How tough is it with just the character of Loki himself at this point? We’ve watched him for 12 years now. He’s the hero of this show, but I feel you put moments in to remind people of the bad things he did. Like when he casually references taking New York City hostage.
Yeah. And this version of Loki is not far removed from that. That Avengers thing that he’s joking about, that happened for him weeks ago.
Right, this version of him just got caught.
But the serious answer to that too though is so much of this season, from season one and now into this one, is about identity. It’s about growth. It’s about what’s your place in the universe? Can you become the best version of yourself? And the exciting path with this variant of Loki – and that we’ve been following for, by the time this ends, almost 12 hours of storytelling – we still have not seen the best version of this guy. And I mean the one that’s fulfilling his potential, which maybe explains when he uses magic in the movies, he’s using it for duplicitous means. He’s using it for mischief.

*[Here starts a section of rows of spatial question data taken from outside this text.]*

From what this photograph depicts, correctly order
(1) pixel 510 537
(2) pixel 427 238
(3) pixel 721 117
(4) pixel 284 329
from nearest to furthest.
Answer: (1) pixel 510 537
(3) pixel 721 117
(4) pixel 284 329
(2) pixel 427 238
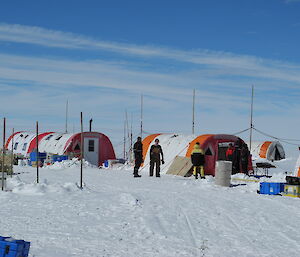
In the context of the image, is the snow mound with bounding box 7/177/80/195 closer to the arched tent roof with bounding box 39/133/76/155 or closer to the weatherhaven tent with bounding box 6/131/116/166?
the weatherhaven tent with bounding box 6/131/116/166

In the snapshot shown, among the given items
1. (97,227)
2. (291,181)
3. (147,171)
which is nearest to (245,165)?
(147,171)

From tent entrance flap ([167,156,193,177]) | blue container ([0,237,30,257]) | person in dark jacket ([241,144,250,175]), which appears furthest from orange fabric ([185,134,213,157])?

Now it’s like, we wanted to send him down the path of can you be the best version of yourself? What does that look like? And the idea, can you even become the best version of yourself if you’re not acknowledging your past and where you came from and what you are? And so those reminders coming in, they’re fun, they’re flippant. But they also hopefully are serving, or will have a cumulative effect, of building to this larger story arc that he’s going on.